SIM cloning is a practice where a malicious user creates an exact copy of your SIM card, putting you at risk of having any mobile phone authentication compromised.
What is SIM cloning and why does it happen?
A SIM card is essentially a security measure to prove that you are entitled to access a mobile network. Your phone number is associated with a specific SIM and the SIM also has its own unique identification number registered with your provider.
When a SIM card is "cloned", it means one of two things. Either there are now two identical SIM cards on the same network, or the original card has been blocked and the number associated with that card has been moved to a new SIM, which is in the possession of a malicious user.
The tools that exist that can create a copy of a SIM card need the original card to get the data. So a criminal would have to steal your phone (or give it to you), copy the card, and then give it back to you. This is not very practical, so the most common method of impersonation is to ask the phone company to do a SIM change.
This is a hacking technique that targets the part of a security system that tends to be the weakest link: people! Sometimes SIM cloning is done through an authorized employee at a telephone company, or through an employee at the mobile phone service, so your SIM card may not be blocked, making it harder to detect that you have been hacked.
Warning signs of SIM cloning
SIM cloning is relatively rare, but it is definitely something that everyone who uses a mobile phone should be aware of. Here's how to tell if your card has been cloned:
1. You suddenly stop receiving messages and calls (and you can't make them)
If the attacker has changed the SIM by impersonating you, then the SIM in your phone will be blocked. You'll see a message saying you don't have a connection or your phone isn't authorized or something.
You will not be able to make or receive calls or messages. If this happens to you, it's a good idea to call your carrier immediately (obviously from another phone) and ask if your SIM card has been changed.
2. You get 2 unsolicited FA messages
In some cases where hackers manage to clone a card without blocking your original card, both your phone and the phone with the cloned SIM may receive copies of the same messages.
If you start receiving messages with password reset codes or other information two-factor authentication (2FA) that you didn't ask for, it's worth contacting your provider to make sure your SIM card is safe.
3. Your phone account has unknown activity
Sometimes SIM clone hackers don't want to scam you directly, but use your number as a way to scam other people. They can commit crimes or impersonate you for various scams by having control over your phone number.
So it's worth checking your phone records every month to make sure there aren't any calls from your number that you didn't make!
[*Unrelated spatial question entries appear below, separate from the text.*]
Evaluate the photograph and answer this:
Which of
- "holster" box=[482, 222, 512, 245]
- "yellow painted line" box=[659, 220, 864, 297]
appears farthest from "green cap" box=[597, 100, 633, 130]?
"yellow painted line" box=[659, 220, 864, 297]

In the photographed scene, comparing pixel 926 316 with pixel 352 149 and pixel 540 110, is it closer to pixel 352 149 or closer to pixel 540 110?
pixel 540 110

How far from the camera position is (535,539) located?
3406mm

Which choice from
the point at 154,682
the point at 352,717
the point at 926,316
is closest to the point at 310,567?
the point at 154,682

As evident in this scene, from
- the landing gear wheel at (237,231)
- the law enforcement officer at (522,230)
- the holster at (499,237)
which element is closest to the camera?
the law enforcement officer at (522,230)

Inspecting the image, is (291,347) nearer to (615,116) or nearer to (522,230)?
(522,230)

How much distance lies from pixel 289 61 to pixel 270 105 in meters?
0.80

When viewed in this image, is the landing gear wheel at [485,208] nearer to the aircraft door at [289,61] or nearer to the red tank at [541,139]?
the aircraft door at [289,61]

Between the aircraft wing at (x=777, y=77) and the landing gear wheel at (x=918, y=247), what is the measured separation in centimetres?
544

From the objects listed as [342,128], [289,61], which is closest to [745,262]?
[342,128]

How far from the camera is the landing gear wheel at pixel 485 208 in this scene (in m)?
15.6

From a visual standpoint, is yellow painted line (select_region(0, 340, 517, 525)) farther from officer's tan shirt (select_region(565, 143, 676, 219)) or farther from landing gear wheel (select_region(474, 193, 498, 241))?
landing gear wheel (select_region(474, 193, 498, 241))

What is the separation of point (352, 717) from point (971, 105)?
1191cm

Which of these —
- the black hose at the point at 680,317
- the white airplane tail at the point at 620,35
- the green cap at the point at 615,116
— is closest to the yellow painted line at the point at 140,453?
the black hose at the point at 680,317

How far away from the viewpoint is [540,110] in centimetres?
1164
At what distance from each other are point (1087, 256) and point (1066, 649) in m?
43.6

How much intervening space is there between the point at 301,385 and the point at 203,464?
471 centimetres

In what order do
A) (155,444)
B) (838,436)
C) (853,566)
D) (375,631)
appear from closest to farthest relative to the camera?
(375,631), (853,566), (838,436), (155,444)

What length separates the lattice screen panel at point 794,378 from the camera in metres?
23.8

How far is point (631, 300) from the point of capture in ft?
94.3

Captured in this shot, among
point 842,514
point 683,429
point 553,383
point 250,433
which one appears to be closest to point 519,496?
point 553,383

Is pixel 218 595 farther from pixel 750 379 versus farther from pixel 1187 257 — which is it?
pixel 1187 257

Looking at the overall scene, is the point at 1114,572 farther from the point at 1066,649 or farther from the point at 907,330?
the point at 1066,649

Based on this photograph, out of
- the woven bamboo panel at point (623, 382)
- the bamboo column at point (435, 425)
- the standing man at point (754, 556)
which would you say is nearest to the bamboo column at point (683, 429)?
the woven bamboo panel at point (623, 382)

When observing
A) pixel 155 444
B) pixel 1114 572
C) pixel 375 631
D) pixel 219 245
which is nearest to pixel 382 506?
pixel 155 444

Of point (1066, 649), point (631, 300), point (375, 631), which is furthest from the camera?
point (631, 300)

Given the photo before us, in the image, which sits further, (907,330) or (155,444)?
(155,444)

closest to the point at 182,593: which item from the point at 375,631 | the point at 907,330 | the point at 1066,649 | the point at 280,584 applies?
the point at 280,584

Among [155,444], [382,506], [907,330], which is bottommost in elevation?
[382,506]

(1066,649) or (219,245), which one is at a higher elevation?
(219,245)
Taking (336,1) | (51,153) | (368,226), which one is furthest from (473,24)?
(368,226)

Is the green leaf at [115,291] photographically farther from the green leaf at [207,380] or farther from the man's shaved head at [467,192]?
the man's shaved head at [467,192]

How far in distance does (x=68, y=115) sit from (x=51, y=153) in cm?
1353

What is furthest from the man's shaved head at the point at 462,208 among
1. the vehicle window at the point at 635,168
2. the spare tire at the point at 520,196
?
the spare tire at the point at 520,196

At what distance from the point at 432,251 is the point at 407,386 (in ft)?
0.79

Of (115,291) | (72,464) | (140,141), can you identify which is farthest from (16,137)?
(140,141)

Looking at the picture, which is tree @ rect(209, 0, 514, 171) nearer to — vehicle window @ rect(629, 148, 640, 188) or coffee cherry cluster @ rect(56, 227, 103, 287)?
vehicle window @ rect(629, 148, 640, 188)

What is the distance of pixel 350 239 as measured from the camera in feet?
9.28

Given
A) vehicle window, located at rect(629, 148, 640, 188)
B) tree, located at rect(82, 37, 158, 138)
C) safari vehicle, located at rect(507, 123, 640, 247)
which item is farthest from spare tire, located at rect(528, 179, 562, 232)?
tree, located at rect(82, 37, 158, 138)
How to prevent SIM cloning
Cloning a sim card is a rare occurrence, but if you fall victim the results can be devastating. There is nothing you can do if the breach is through a phone company employee. However, in most cases, the phone company itself falls victim to hackers impersonating you. The company will ask the malicious caller a series of personal information questions to verify that they are the right person.
The key here is that this only happens when you call the company. If someone calls you and claims to be from your phone company and then asks for this information, it is almost certainly an attempt by someone to steal your personal sensitive information. Specifically, so they can turn around and pretend to be you to your phone company. So if you get such a call, never give out any of this sensitive information!
Also if you're using any kind of SMS-based (SIM-linked) two-factor authentication service, consider switching to another type of security factor. The best option is to use an authentication app that is connected to that particular phone. Google Authenticator is widely compatible, although some companies, particularly financial ones, use their own internal authentication technology.
Finally, excluding some cases of data theft, when you take your phone for service you should first remove the sim from it, so as not to "tempt" the technician.